It was the Best of Times, It was the Worst of Times (for Data Wonks)

frustrated man

As we hit mid-summer, I begin to look forward to the things I love about the fall: jackets and sweaters, my kids going back to school and four months of being up to my ears in utility data. This is the time of year that I plan for one of my most challenging annual tasks - updating MEEA’s tracking data to include the latest round of utility annual reporting on energy efficiency spending and savings. It's a labor of love that occupies much of my time September through January so we can release new estimates at our annual Midwest Energy Solutions Conference in February.

Why, you ask, is this process so challenging and time consuming? It used to be due to difficulty finding dockets, but these days, the biggest headaches have to do with data quality.

What Is “Data Quality”?

I should note that by ‘data quality,’ I do not mean whether the savings, spending and other metrics reported are real – utilities are required to go through an evaluation, measurement and verification (EM&V) process to determine those values. When I’m talking about data quality here, I’m talking about the completeness of the data and the ability to obtain meaningful and comparable data across numerous utilities and states – the breadth and depth of the publicly-available data that we need for tracking and analysis.

The sheer variety of approaches to reporting is astounding. First, there is the difference in regulatory regimes from state to state and what the commission or legislature has required. Then there is the utility layer. Some utilities file concise annual reports with all of the summary information up front. In other cases, you can only find individual program reports and nothing has been added up, or the data is buried deep in 700 pages of testimony and exhibits. One utility even reports savings in one docket and spending in another. Some have spreadsheets, others just PDFs, and, in some cases, you still find printed documents that have been re-scanned for electronic posting. And don't even get me started on how data that are required to be shared in one state are proprietary trade secrets - protected by redaction and non-disclosure agreements - in a neighboring state. Sometimes there are even differences in releasing or redacting between utilities within the same state.

Energy efficiency data is the wild west. Even with the help of tools like third-party databases, it can be a daunting task to find specific data to do broad statewide, regional or national analyses of energy efficiency programs and portfolios.

What's the Big Deal? 

This is more than a run-of-the-mill frustration for data analysts. Data quality issues affect our teams, organizations and, ultimately, the impact we have. The better the data quality, the easier it is for data professionals to do our jobs of collecting and analyzing it. In turn, that analysis enables MEEA and other EE stakeholders to educate policymakers and the public on the benefits of utility EE investments. An effective, data-driven approach to affecting change requires good, consistent data on the front-end.

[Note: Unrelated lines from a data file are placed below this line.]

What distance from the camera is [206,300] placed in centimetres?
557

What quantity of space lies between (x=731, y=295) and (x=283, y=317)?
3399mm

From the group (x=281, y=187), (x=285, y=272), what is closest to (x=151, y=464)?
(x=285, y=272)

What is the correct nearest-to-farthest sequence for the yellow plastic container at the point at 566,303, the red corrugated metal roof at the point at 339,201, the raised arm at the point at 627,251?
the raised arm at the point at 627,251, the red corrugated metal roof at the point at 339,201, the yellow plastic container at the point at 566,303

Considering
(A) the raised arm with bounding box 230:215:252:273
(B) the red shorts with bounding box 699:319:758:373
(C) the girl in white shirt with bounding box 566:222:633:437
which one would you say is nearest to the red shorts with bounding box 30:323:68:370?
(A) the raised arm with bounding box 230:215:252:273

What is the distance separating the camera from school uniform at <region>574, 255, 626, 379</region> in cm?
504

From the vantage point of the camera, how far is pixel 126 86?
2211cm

The Fix is Data Standardization

Some states in the Midwest have made good efforts at standardized summary reporting. Indiana required annual scorecard reports from every utility in the same docket on the same day under its energy efficiency standard, but when that the state legislature repealed that standard in 2014, unfortunately, the standardized, centralized reporting was lost with it. Over the past several years, Illinois has created annual summary reporting templates through its Stakeholder Advisory Group (SAG) statewide collaborative. Iowa and Minnesota tend to have very open data environments, and though there is some variation between utilities in presentation, there is usually no trouble finding deep data. The bad examples still outweigh the good ones, though.

My favorite thinking on fixing the energy efficiency data problem comes from the Electricity Policy and Markets Group at Berkeley Labs. In their 2014 analysis of the cost of energy efficiency programs, the authors included a discussion of the data problems they found and propose a framework for what level of data enables what type of analysis (see p. 54-57 of the report).

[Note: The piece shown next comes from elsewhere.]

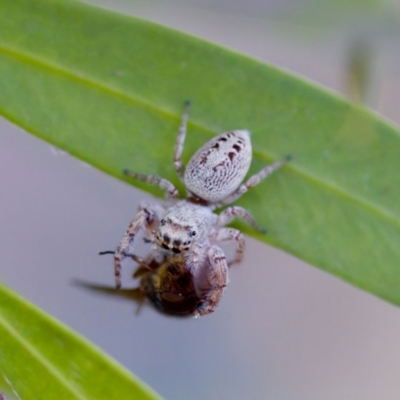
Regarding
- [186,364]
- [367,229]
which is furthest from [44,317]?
[186,364]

Roughly, what they suggest is a three-tiered hierarchy of energy efficiency data: baseline reporting, reporting for intra-state and regional assessment and reporting for regional and national assessment. Each additional layer of data enables deeper and more comprehensive analysis. The data requirements increase with each successive level of the hierarchy:

  • baseline reporting includes projected and actual spending and savings, cost-effectiveness metrics, and program descriptions;
  • the state-regional level adds cost breakdowns, itemized costs and benefits, net-to-gross ratios and participation data; and
  • the regional-national level includes methodologies and assumptions, conversion factors, and incentive level data.

The same group followed up in 2015 with a spreadsheet-based tool for energy efficiency reporting that could be adopted by state regulators as a standardized-but-customizable template for energy efficiency reporting.

A Better Way is Possible

It's my dream that someday every utility in every state will use some version of that tool or a similar mechanism and that all of the data we need to analyze state, regional and national trends in energy efficiency programs will be readily available and readily comparable. In the meanwhile, I have dockets to dig through.